_Requirement_
Copy out all the records below with every instance of "closer to" changed to "nearer to" and nothing else altered. Leave the pictures out of your answer.

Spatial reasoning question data
——————————

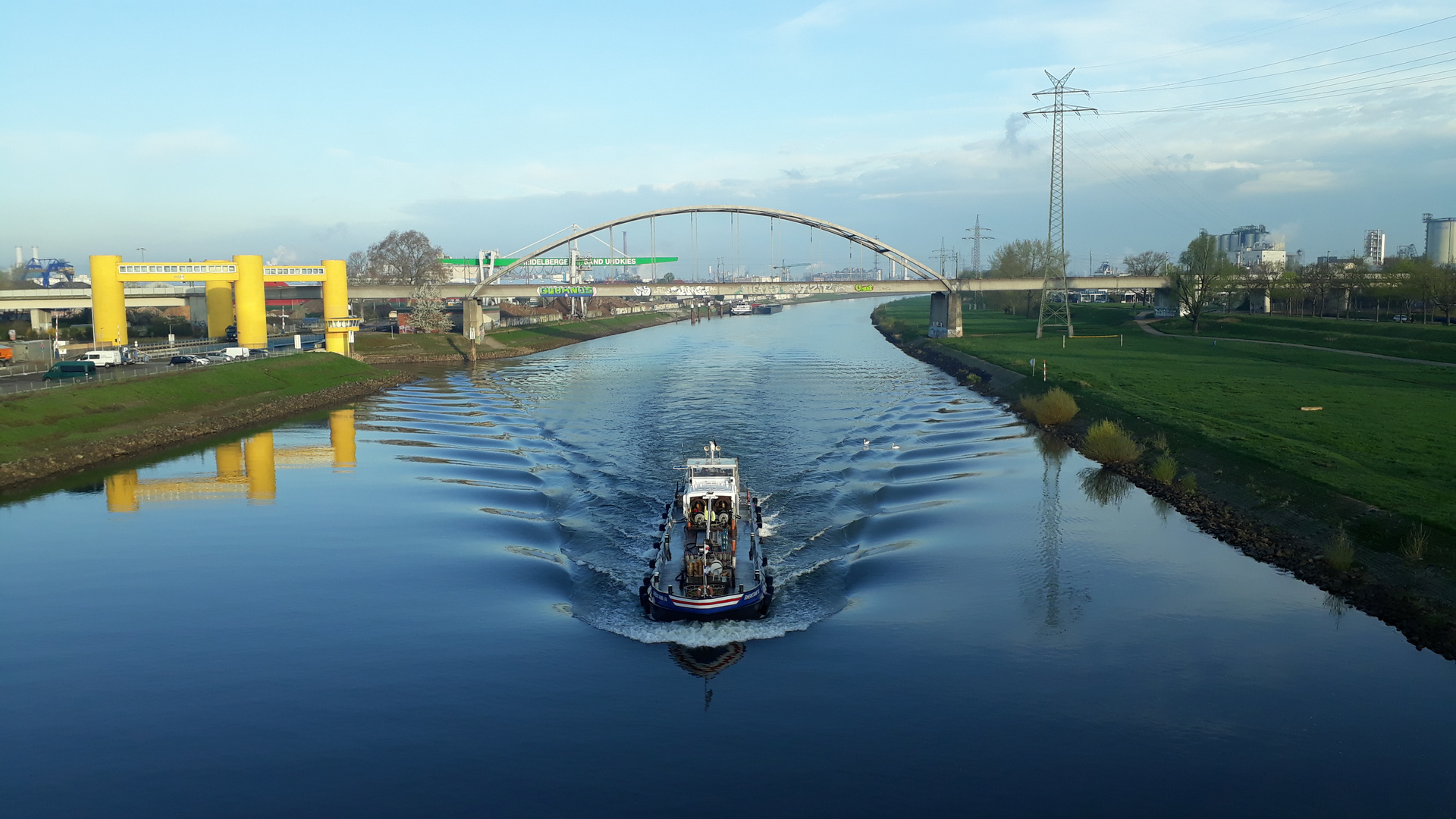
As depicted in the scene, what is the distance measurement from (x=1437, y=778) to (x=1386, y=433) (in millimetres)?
28539

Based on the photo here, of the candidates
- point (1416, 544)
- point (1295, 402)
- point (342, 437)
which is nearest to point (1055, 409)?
point (1295, 402)

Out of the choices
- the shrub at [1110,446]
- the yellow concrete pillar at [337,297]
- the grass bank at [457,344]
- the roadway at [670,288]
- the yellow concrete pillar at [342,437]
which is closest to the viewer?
the shrub at [1110,446]

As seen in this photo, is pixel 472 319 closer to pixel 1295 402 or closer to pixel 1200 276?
pixel 1200 276

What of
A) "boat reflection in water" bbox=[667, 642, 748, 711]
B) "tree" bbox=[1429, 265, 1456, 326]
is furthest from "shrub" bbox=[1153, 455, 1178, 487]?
"tree" bbox=[1429, 265, 1456, 326]

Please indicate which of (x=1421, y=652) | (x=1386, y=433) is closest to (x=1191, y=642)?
(x=1421, y=652)

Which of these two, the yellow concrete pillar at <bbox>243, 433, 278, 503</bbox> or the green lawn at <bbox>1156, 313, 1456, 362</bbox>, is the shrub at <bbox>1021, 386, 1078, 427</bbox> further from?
the yellow concrete pillar at <bbox>243, 433, 278, 503</bbox>

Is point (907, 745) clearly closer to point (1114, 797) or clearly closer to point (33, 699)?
point (1114, 797)

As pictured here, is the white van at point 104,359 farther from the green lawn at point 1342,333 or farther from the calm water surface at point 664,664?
the green lawn at point 1342,333

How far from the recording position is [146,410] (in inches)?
2255

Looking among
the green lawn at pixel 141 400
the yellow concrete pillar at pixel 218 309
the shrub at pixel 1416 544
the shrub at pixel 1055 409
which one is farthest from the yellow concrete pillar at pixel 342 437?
the shrub at pixel 1416 544

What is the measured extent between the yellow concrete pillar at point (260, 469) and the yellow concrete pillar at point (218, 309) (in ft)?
172

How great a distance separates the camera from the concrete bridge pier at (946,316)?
395 feet

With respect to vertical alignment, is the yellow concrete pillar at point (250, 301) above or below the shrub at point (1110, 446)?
above

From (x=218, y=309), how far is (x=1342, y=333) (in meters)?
111
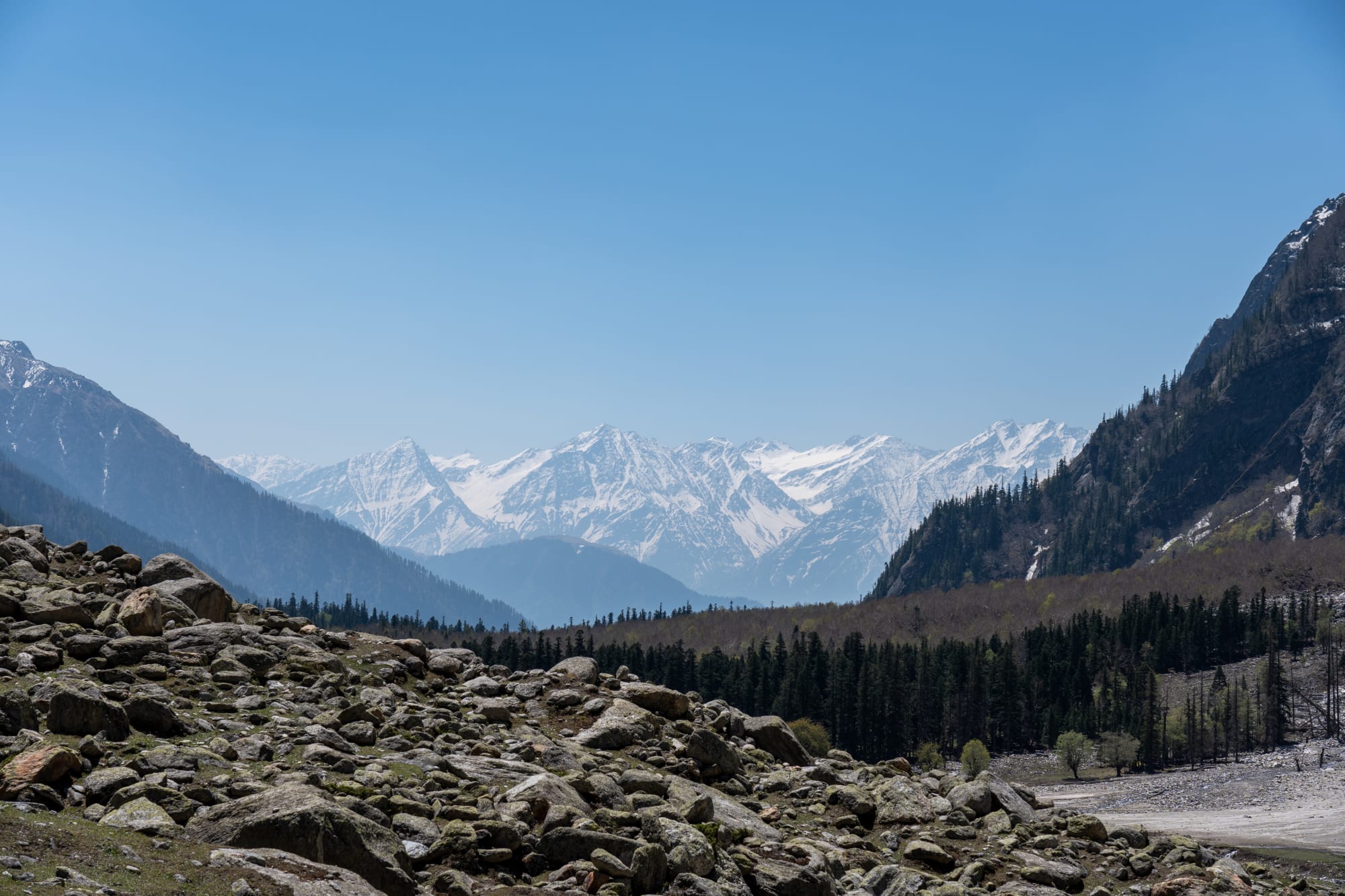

——————————

_Answer to the exercise_
As depicted in the scene, what is the distance measurement from (x=1437, y=778) to (x=1386, y=433) (in millimetres)?
28539

Based on the photo here, of the candidates
- point (1416, 544)
- point (1295, 402)
- point (342, 437)
which is nearest to point (1055, 409)?
point (1295, 402)

Out of the choices
- the shrub at [1110,446]
- the yellow concrete pillar at [337,297]
- the grass bank at [457,344]
- the roadway at [670,288]
- the yellow concrete pillar at [342,437]
which is closest to the viewer?
the shrub at [1110,446]

As seen in this photo, is pixel 472 319 nearer to pixel 1295 402 or nearer to pixel 1200 276?
pixel 1200 276

What of
A) "boat reflection in water" bbox=[667, 642, 748, 711]
B) "tree" bbox=[1429, 265, 1456, 326]
is furthest from "shrub" bbox=[1153, 455, 1178, 487]?
"tree" bbox=[1429, 265, 1456, 326]

Please indicate which of (x=1421, y=652) | (x=1386, y=433) is closest to (x=1191, y=642)?
(x=1421, y=652)

Which of these two, the yellow concrete pillar at <bbox>243, 433, 278, 503</bbox> or the green lawn at <bbox>1156, 313, 1456, 362</bbox>, is the shrub at <bbox>1021, 386, 1078, 427</bbox> further from?
the yellow concrete pillar at <bbox>243, 433, 278, 503</bbox>

Is point (907, 745) clearly nearer to point (1114, 797) or clearly nearer to point (33, 699)?
point (1114, 797)

As pictured here, is the white van at point 104,359 farther from the green lawn at point 1342,333 or farther from the calm water surface at point 664,664?
the green lawn at point 1342,333

How far from the recording position is [146,410] (in inches)?
2255

Looking among
the green lawn at pixel 141 400
the yellow concrete pillar at pixel 218 309
the shrub at pixel 1416 544
the shrub at pixel 1055 409
which one is farthest from the yellow concrete pillar at pixel 342 437?
the shrub at pixel 1416 544

What is the measured extent between the yellow concrete pillar at point (260, 469) and the yellow concrete pillar at point (218, 309) (in ft)?
172

How great a distance separates the camera from the concrete bridge pier at (946,316)?
395 feet

With respect to vertical alignment, is the yellow concrete pillar at point (250, 301) above or below the shrub at point (1110, 446)?
above

From (x=218, y=309), how far is (x=1342, y=333) (in meters)?
111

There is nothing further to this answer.